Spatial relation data
[Start]

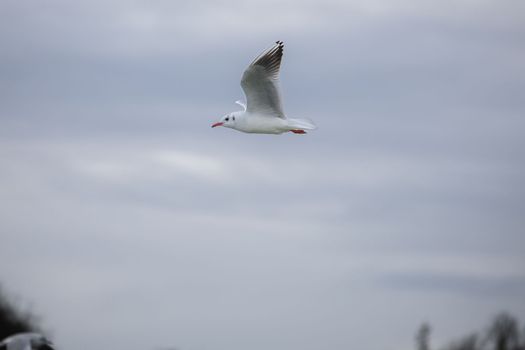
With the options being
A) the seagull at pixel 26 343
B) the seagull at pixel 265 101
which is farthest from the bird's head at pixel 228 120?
the seagull at pixel 26 343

[End]

Exercise objective
Can you render every line of the records above as a numbered list, leaving out blank lines and the pictures?

Final answer
1. With the options being
2. A) the seagull at pixel 26 343
3. B) the seagull at pixel 265 101
4. which is farthest from the bird's head at pixel 228 120?
5. the seagull at pixel 26 343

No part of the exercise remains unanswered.